» **DATA TO EXAMINE**:
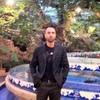 Мухаммад Зокир, 34, г.Бустон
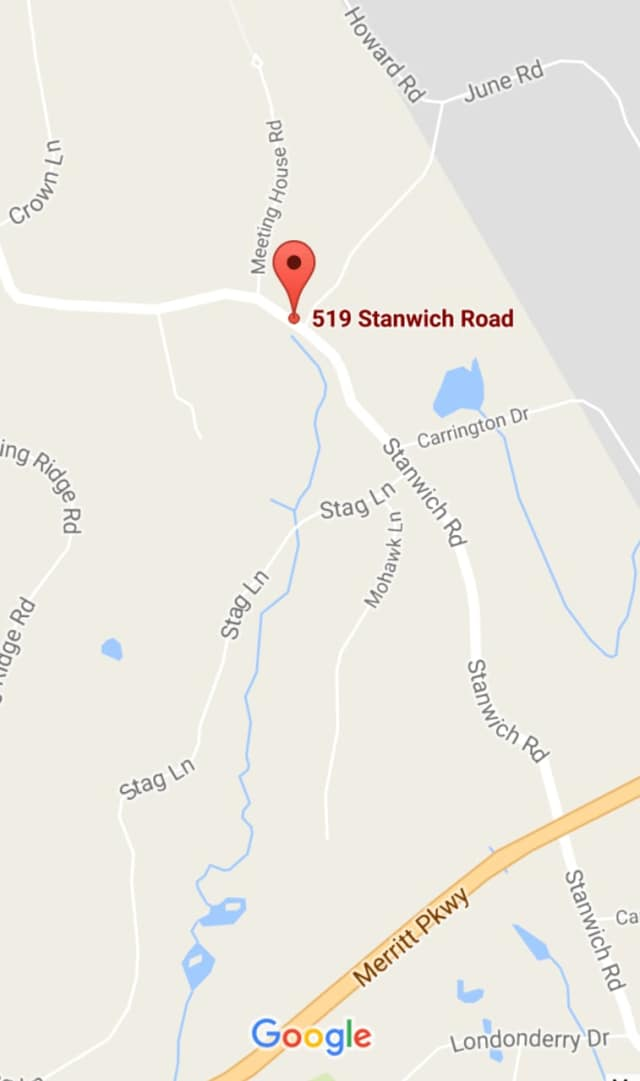 Stanwich Road in Greenwich is closed near Tod Lane on Monday afternoon.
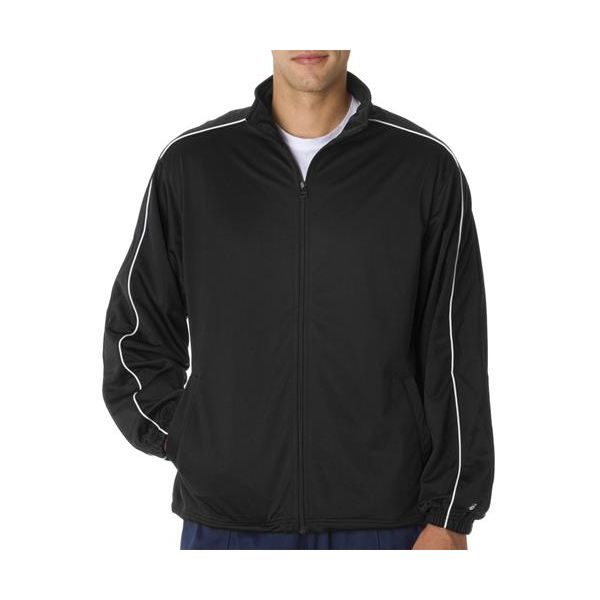 7701 Badger Adult Brushed Tricot Razor Jacket  - 7701-Black/ White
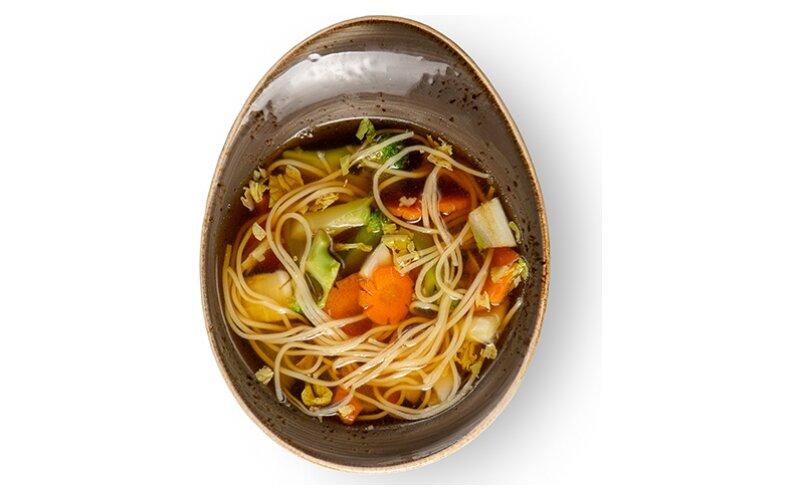 Суп куриный с лапшой и грибами шиитаке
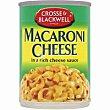 Macarrones con queso Lata 395 g Branston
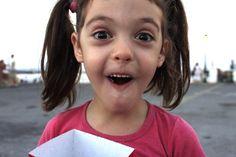 Eva,my niece she's a superstar Princess!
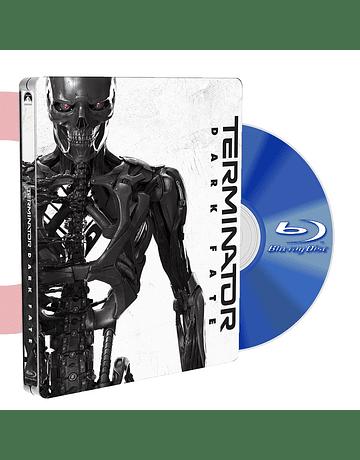 Steel Book Blu Ray Terminator Destino Oculto BD+DVD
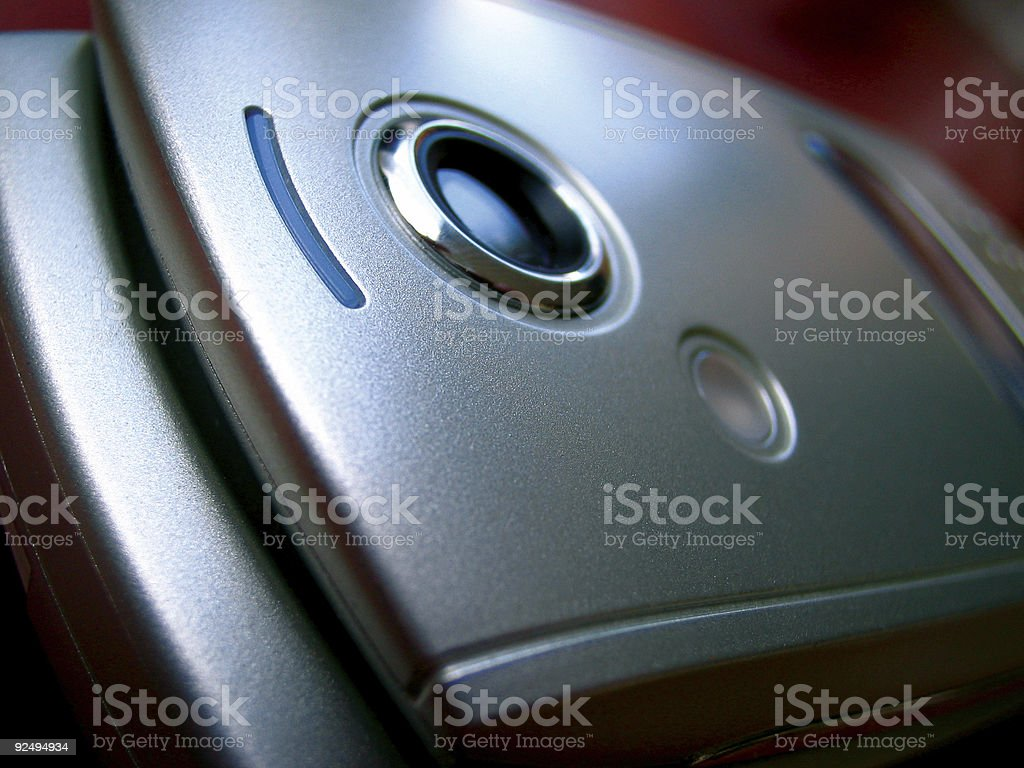Closeup of mobile phone with camera royalty-free stock photo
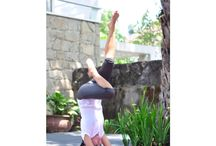 Yoga Pose / My progress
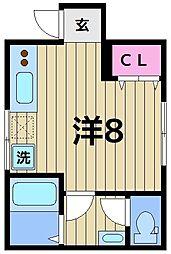 (仮称)中川4丁目アパート 1階ワンルームの間取り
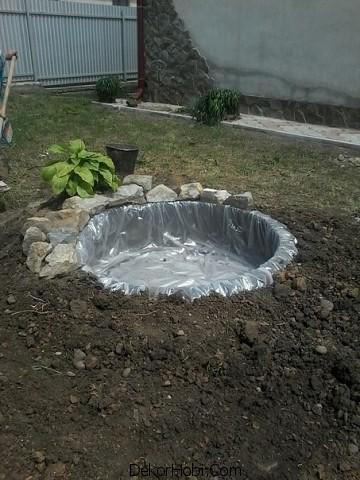 Havuz Yapımı 3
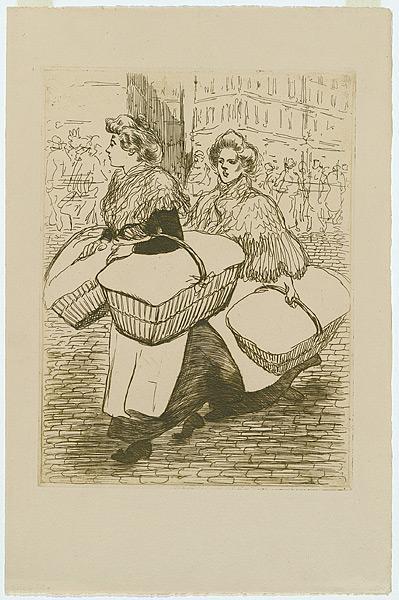 Laundresses are carrying linnen, 1898 - Théophile-Alexandre Steinlen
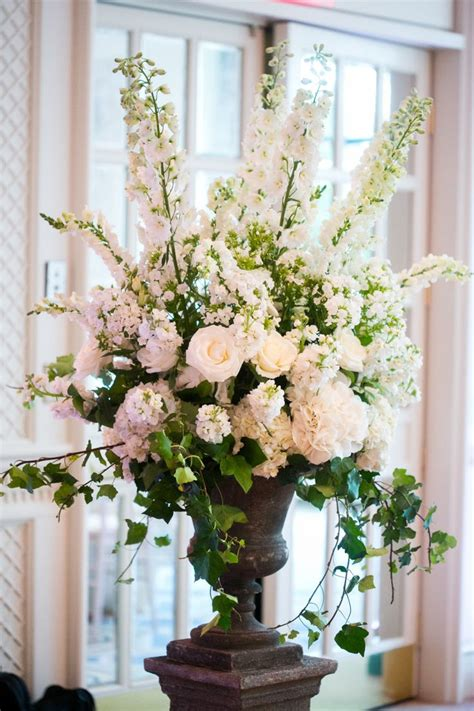 best 25 church wedding flowers ideas on pinterest pew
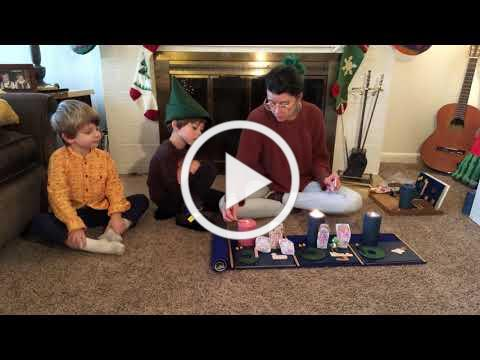 Godly Play Advent 3 & 4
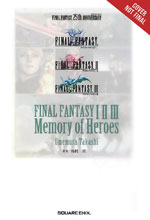 Image: Final Fantasy I II III 1 2 3 Memory of Heroes Light Novel SC  - Yen On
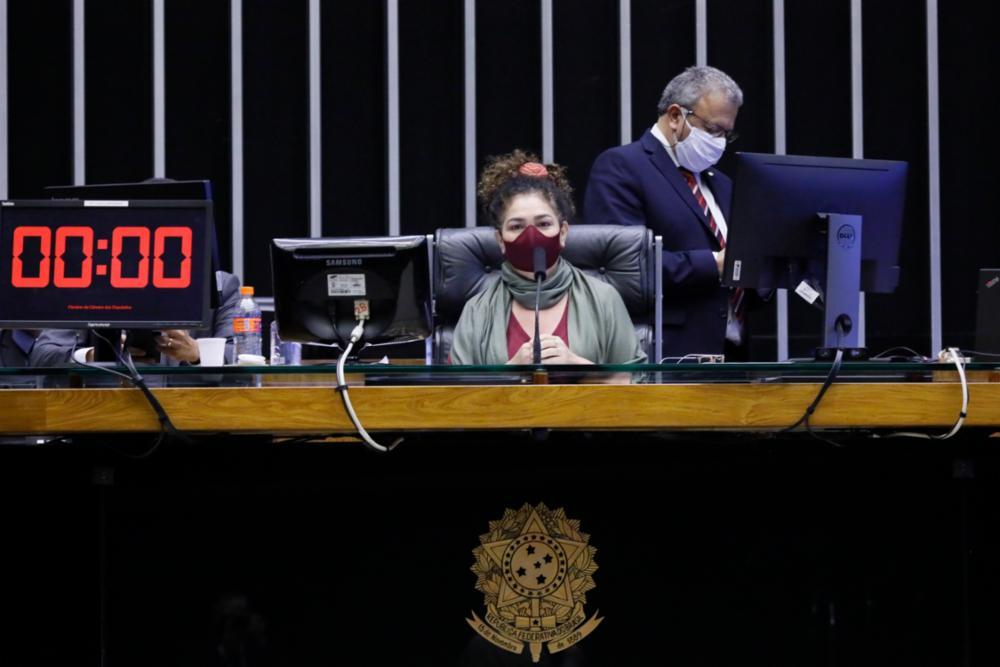 Câmara dos Deputados aprova política emergencial a indígenas e quilombolas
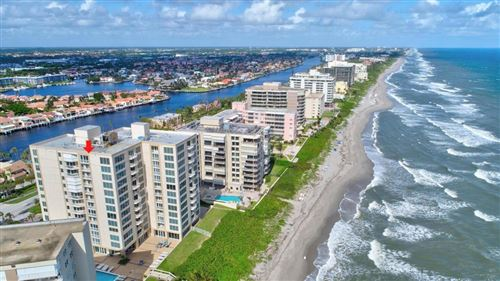 Photo of 3015 S Ocean Boulevard #5d, Highland Beach, FL 33487 (MLS # RX-10596941)
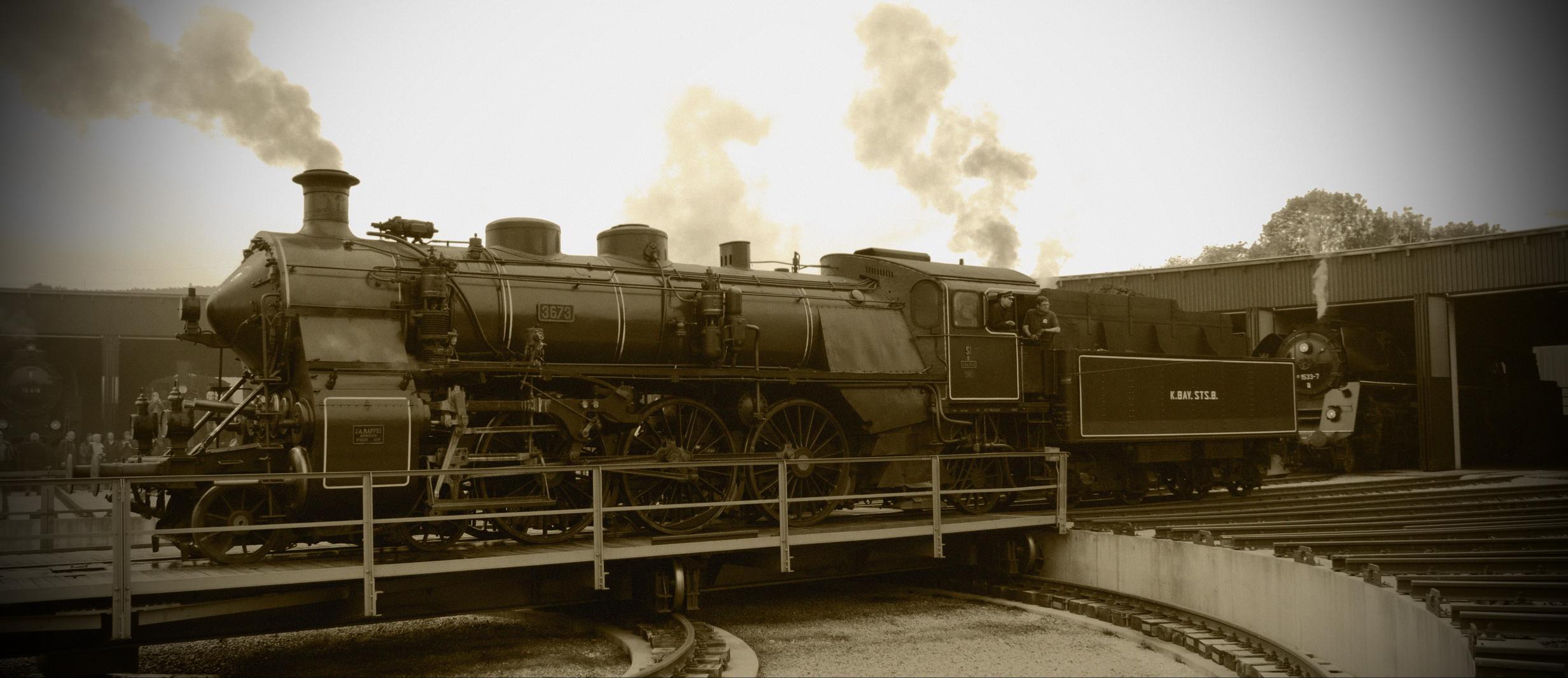 Dampflokomotive 18 478 (bay. S 3/6)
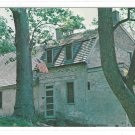 Batsto NJ Restored Post Office Jack Freeman New Jersey Vintage Postcard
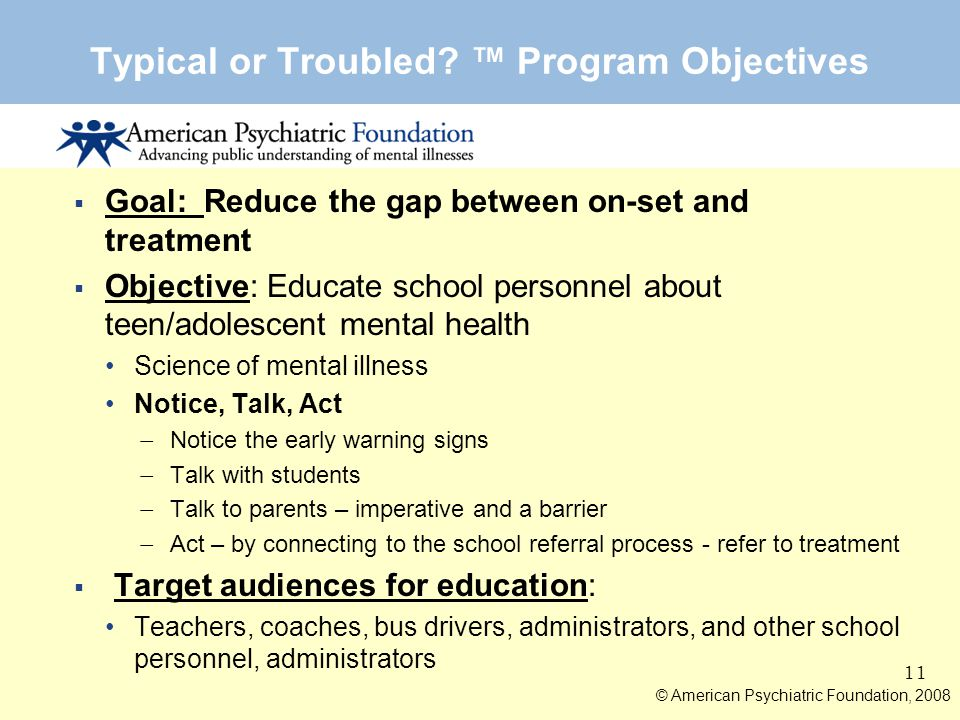 Typical or Troubled ™ Program Objectives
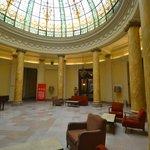 Гран отель Боливар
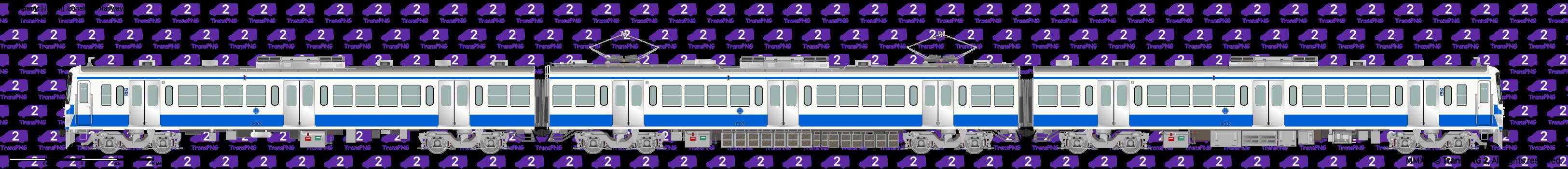 [24024] 伊豆箱根鉄道 24024
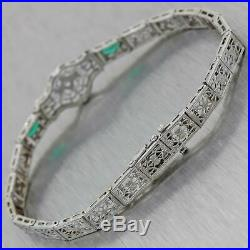 1930s Antique Art Deco 14k White Gold Filigree. 05ctw Diamond Syn. Emerald Brace
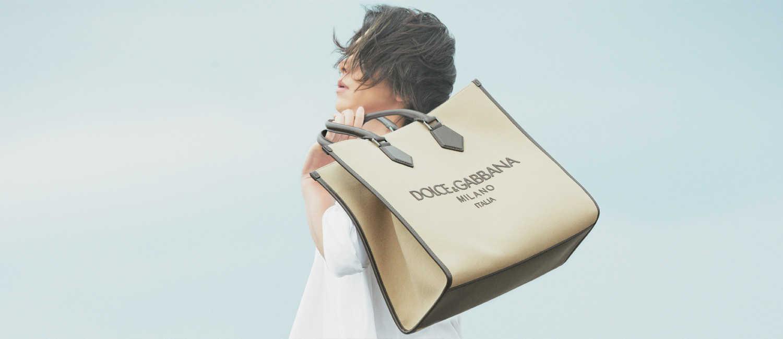週末の相棒にしたい〈ドルチェ&ガッバーナ〉の新作!休日カジュアルの品はバッグで決まる!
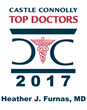 Santa Rosa Plastic Surgeon Receives Coveted Accolade As Top Doctor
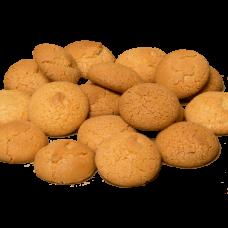 Bitterkoekjes zakje
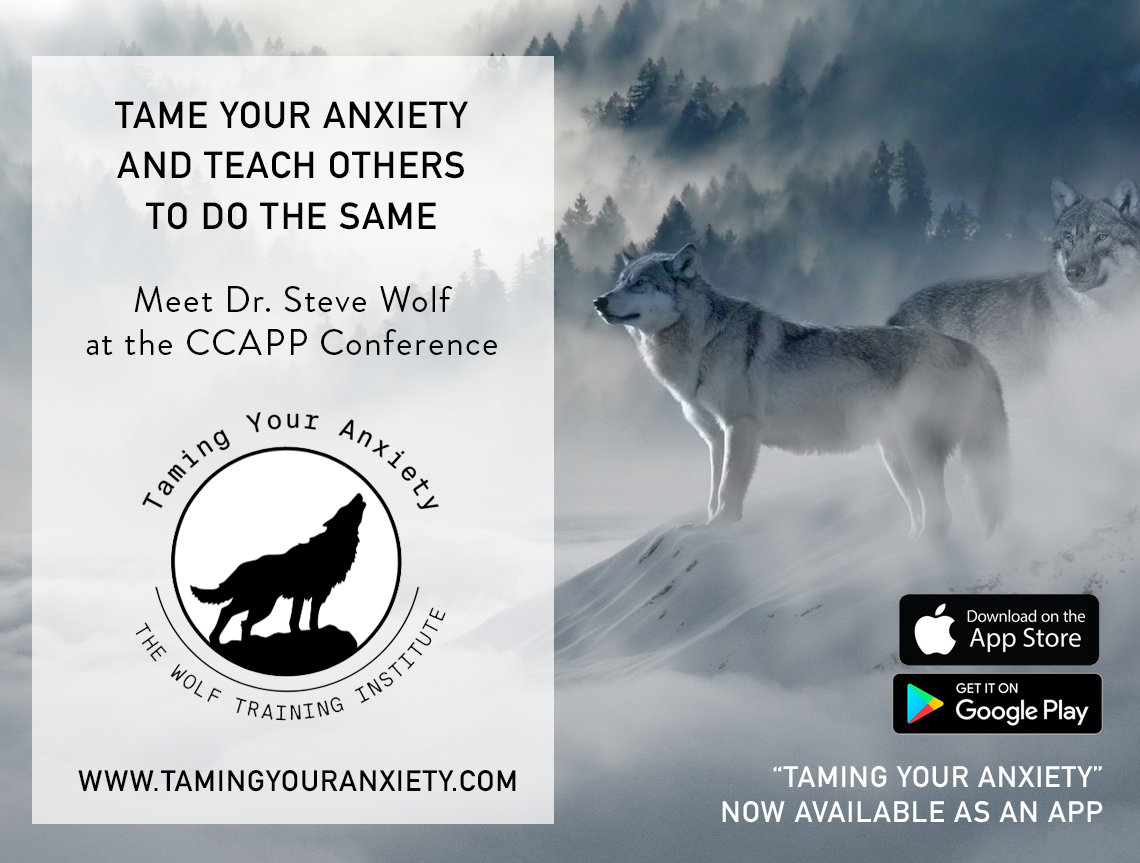 Visit Taming Your Anxiety website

» **ASSIGNMENT**: Leaving out only the pictures, return the material above unchanged.

» **EXERCISE ANSWER**:
 Мухаммад Зокир, 34, г.Бустон
 Stanwich Road in Greenwich is closed near Tod Lane on Monday afternoon.
 7701 Badger Adult Brushed Tricot Razor Jacket  - 7701-Black/ White
 Суп куриный с лапшой и грибами шиитаке
 Macarrones con queso Lata 395 g Branston
 Eva,my niece she's a superstar Princess!
 Steel Book Blu Ray Terminator Destino Oculto BD+DVD
Closeup of mobile phone with camera royalty-free stock photo
 Yoga Pose / My progress
 (仮称)中川4丁目アパート 1階ワンルームの間取り
 Havuz Yapımı 3
 Laundresses are carrying linnen, 1898 - Théophile-Alexandre Steinlen
 best 25 church wedding flowers ideas on pinterest pew
 Godly Play Advent 3 & 4
 Image: Final Fantasy I II III 1 2 3 Memory of Heroes Light Novel SC  - Yen On
 Câmara dos Deputados aprova política emergencial a indígenas e quilombolas
 Photo of 3015 S Ocean Boulevard #5d, Highland Beach, FL 33487 (MLS # RX-10596941)
 Dampflokomotive 18 478 (bay. S 3/6)
 Batsto NJ Restored Post Office Jack Freeman New Jersey Vintage Postcard
 Typical or Troubled ™ Program Objectives
 Гран отель Боливар
 [24024] 伊豆箱根鉄道 24024
 1930s Antique Art Deco 14k White Gold Filigree. 05ctw Diamond Syn. Emerald Brace
週末の相棒にしたい〈ドルチェ&ガッバーナ〉の新作!休日カジュアルの品はバッグで決まる!
 Santa Rosa Plastic Surgeon Receives Coveted Accolade As Top Doctor
 Bitterkoekjes zakje
 Visit Taming Your Anxiety website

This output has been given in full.